*Source document:*
Edouard Levé should be remembered not for his emotional instability or his suicide but for his unconventional manipulation of the memoir form. Works, Levé's first book, (And third translated into English) shows that Levé was not consumed entirely by sadness: in a similarly twisted style as Autoportrait and Suicide, Levé creates a work that is not only contemplative and progressive but actually full of life and hope for the future.

Composed as a numbered list, Works is comprised of 533 conceptual art projects to be executed in a range of artistic techniques. These works are intricate and exhausting to read, but, in contrast to the moribund qualities of the author's later works, can be construed as a kind of limitless bucket list of things Levé would like to create or see at some point in his life.

Or, maybe not. The central question at the core of Works is whether Levé is serious. He was an artist himself, but a seemingly straightforward photographer without an apparent conceptual agenda. Levé's interest in performative art and manipulating media and form is staggeringly erudite and some pieces in Works would fit snugly in the oeuvre of the Dada and Oulipo movements or exhibited alongside performances by an artist like James Lee Byars. But, 533 art projects suggests a cheapness to this sort of form, as if Levé is proving some kind of point about the abundance of art ideas and their lack of singular meaning.

*Dataset excerpt:*
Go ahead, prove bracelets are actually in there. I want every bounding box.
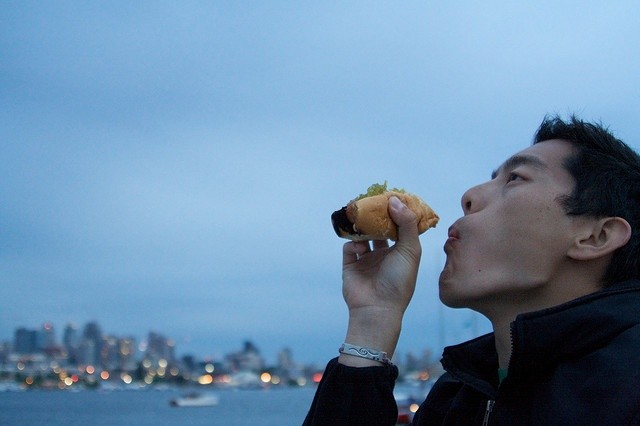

*Set exercise 1:*
According to the review, how many conceptual art projects make up Works?
*Set exercise 2:*
Please transcribe the review from "Composed as a" up to and including "in his life.".
The lines are unrelated to the review and stand as separate material.

*Full output 1:*
533

*Full output 2:*
Composed as a numbered list, Works is comprised of 533 conceptual art projects to be executed in a range of artistic techniques. These works are intricate and exhausting to read, but, in contrast to the moribund qualities of the author's later works, can be construed as a kind of limitless bucket list of things Levé would like to create or see at some point in his life.